Salah satunya lewat depot air minum isi ulang nan bisa dimanfaatkan penduduk secara gratis. Depot itu dibangun dari sisa hasil upaya (SHU) gerai pupuk nan dikelola Joko berbareng golongan taninya.
“Alhamdulillah ini corak kepedulian daripada golongan tani Sri Makmur berbareng anggota-anggotanya. Kami menyediakan air bersih, ini hasil daripada upaya berbareng dari SHU pupuk,” kata Joko, dikutip dari Bakom RI, Jumat (14/8/2026).
Bagi Joko, menyediakan air minum merupakan langkah sederhana untuk mengembalikan faedah upaya golongan kepada masyarakat. Sekitar 200 family di Desa Purwosari memanfaatkan depot tersebut. Bahkan, Joko menyebut sekitar 80 persen penduduk mengambil air dari sana.

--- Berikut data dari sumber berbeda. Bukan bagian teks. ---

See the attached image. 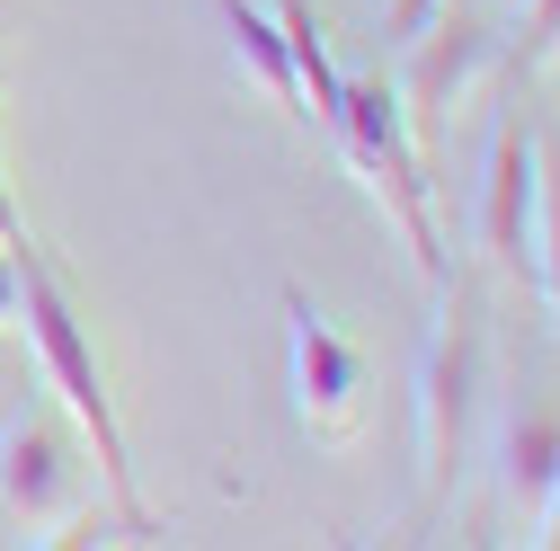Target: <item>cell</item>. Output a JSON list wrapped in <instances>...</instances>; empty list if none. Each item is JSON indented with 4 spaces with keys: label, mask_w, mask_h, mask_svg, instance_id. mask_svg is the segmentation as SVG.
Listing matches in <instances>:
<instances>
[{
    "label": "cell",
    "mask_w": 560,
    "mask_h": 551,
    "mask_svg": "<svg viewBox=\"0 0 560 551\" xmlns=\"http://www.w3.org/2000/svg\"><path fill=\"white\" fill-rule=\"evenodd\" d=\"M525 36H516V54H508V72L516 81H534V72H551V54H560V0H525Z\"/></svg>",
    "instance_id": "12"
},
{
    "label": "cell",
    "mask_w": 560,
    "mask_h": 551,
    "mask_svg": "<svg viewBox=\"0 0 560 551\" xmlns=\"http://www.w3.org/2000/svg\"><path fill=\"white\" fill-rule=\"evenodd\" d=\"M285 391L312 445H347L365 419V348L303 285H285Z\"/></svg>",
    "instance_id": "6"
},
{
    "label": "cell",
    "mask_w": 560,
    "mask_h": 551,
    "mask_svg": "<svg viewBox=\"0 0 560 551\" xmlns=\"http://www.w3.org/2000/svg\"><path fill=\"white\" fill-rule=\"evenodd\" d=\"M499 10H525V0H499Z\"/></svg>",
    "instance_id": "16"
},
{
    "label": "cell",
    "mask_w": 560,
    "mask_h": 551,
    "mask_svg": "<svg viewBox=\"0 0 560 551\" xmlns=\"http://www.w3.org/2000/svg\"><path fill=\"white\" fill-rule=\"evenodd\" d=\"M19 303H27V249L0 241V329H19Z\"/></svg>",
    "instance_id": "14"
},
{
    "label": "cell",
    "mask_w": 560,
    "mask_h": 551,
    "mask_svg": "<svg viewBox=\"0 0 560 551\" xmlns=\"http://www.w3.org/2000/svg\"><path fill=\"white\" fill-rule=\"evenodd\" d=\"M19 329L36 338V356H45V383L54 400L81 419V436L98 445V480H107V507L133 542H152L161 516L143 507V480H133V454H125V427H116V400H107V374H98V348H90V329L72 312V285L54 276L45 249H27V303H19Z\"/></svg>",
    "instance_id": "3"
},
{
    "label": "cell",
    "mask_w": 560,
    "mask_h": 551,
    "mask_svg": "<svg viewBox=\"0 0 560 551\" xmlns=\"http://www.w3.org/2000/svg\"><path fill=\"white\" fill-rule=\"evenodd\" d=\"M499 72V27H489L480 10H436V27H418L400 54H392V81H400V116H409V143L418 161H428V178L445 169V125L454 107Z\"/></svg>",
    "instance_id": "4"
},
{
    "label": "cell",
    "mask_w": 560,
    "mask_h": 551,
    "mask_svg": "<svg viewBox=\"0 0 560 551\" xmlns=\"http://www.w3.org/2000/svg\"><path fill=\"white\" fill-rule=\"evenodd\" d=\"M534 294L560 320V161L542 152V204H534Z\"/></svg>",
    "instance_id": "11"
},
{
    "label": "cell",
    "mask_w": 560,
    "mask_h": 551,
    "mask_svg": "<svg viewBox=\"0 0 560 551\" xmlns=\"http://www.w3.org/2000/svg\"><path fill=\"white\" fill-rule=\"evenodd\" d=\"M436 10L445 0H383V54H400L418 27H436Z\"/></svg>",
    "instance_id": "13"
},
{
    "label": "cell",
    "mask_w": 560,
    "mask_h": 551,
    "mask_svg": "<svg viewBox=\"0 0 560 551\" xmlns=\"http://www.w3.org/2000/svg\"><path fill=\"white\" fill-rule=\"evenodd\" d=\"M320 133L338 143V169L383 204V223L400 232V249L418 258V276H428V285H445L454 258H445V223H436V178H428V161H418V143H409L400 81H392V72L347 81Z\"/></svg>",
    "instance_id": "1"
},
{
    "label": "cell",
    "mask_w": 560,
    "mask_h": 551,
    "mask_svg": "<svg viewBox=\"0 0 560 551\" xmlns=\"http://www.w3.org/2000/svg\"><path fill=\"white\" fill-rule=\"evenodd\" d=\"M534 542H551V551H560V490L542 499V516H534Z\"/></svg>",
    "instance_id": "15"
},
{
    "label": "cell",
    "mask_w": 560,
    "mask_h": 551,
    "mask_svg": "<svg viewBox=\"0 0 560 551\" xmlns=\"http://www.w3.org/2000/svg\"><path fill=\"white\" fill-rule=\"evenodd\" d=\"M0 516L27 525L36 542H72V525L90 516L81 445L62 427V409H45V400H19L0 419Z\"/></svg>",
    "instance_id": "5"
},
{
    "label": "cell",
    "mask_w": 560,
    "mask_h": 551,
    "mask_svg": "<svg viewBox=\"0 0 560 551\" xmlns=\"http://www.w3.org/2000/svg\"><path fill=\"white\" fill-rule=\"evenodd\" d=\"M534 204H542V133L499 116L489 125V161H480V196H471V241L516 285H534Z\"/></svg>",
    "instance_id": "7"
},
{
    "label": "cell",
    "mask_w": 560,
    "mask_h": 551,
    "mask_svg": "<svg viewBox=\"0 0 560 551\" xmlns=\"http://www.w3.org/2000/svg\"><path fill=\"white\" fill-rule=\"evenodd\" d=\"M480 391H489V312H480V276H445L436 320L418 338V490L454 499L471 471V427H480Z\"/></svg>",
    "instance_id": "2"
},
{
    "label": "cell",
    "mask_w": 560,
    "mask_h": 551,
    "mask_svg": "<svg viewBox=\"0 0 560 551\" xmlns=\"http://www.w3.org/2000/svg\"><path fill=\"white\" fill-rule=\"evenodd\" d=\"M499 507L534 534V516H542V499L560 490V400L551 391H534V400H516L508 419H499Z\"/></svg>",
    "instance_id": "8"
},
{
    "label": "cell",
    "mask_w": 560,
    "mask_h": 551,
    "mask_svg": "<svg viewBox=\"0 0 560 551\" xmlns=\"http://www.w3.org/2000/svg\"><path fill=\"white\" fill-rule=\"evenodd\" d=\"M223 10V36H232V62L303 125V81H294V62H285V27H276V10H258V0H214Z\"/></svg>",
    "instance_id": "9"
},
{
    "label": "cell",
    "mask_w": 560,
    "mask_h": 551,
    "mask_svg": "<svg viewBox=\"0 0 560 551\" xmlns=\"http://www.w3.org/2000/svg\"><path fill=\"white\" fill-rule=\"evenodd\" d=\"M276 10V27H285V62H294V81H303V125H329V107H338V62H329V45H320V19H312V0H267Z\"/></svg>",
    "instance_id": "10"
}]
</instances>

“Jadilah (depot) air isi ulang untuk air minum penduduk sekitar sini. Alhamdulillah ini diambil 80 persen penduduk di sini. Dan ini cuma-cuma di sini, mau ngisi boleh, tidak apa-apa,” ujarnya.
Meski gratis, penduduk tetap menunjukkan kepedulian dengan memberikan duit secara sukarela. Nominalnya beragam, mulai Rp2.000 hingga Rp5.000. Uang tersebut kemudian digunakan untuk membantu biaya perawatan dan operasional depot.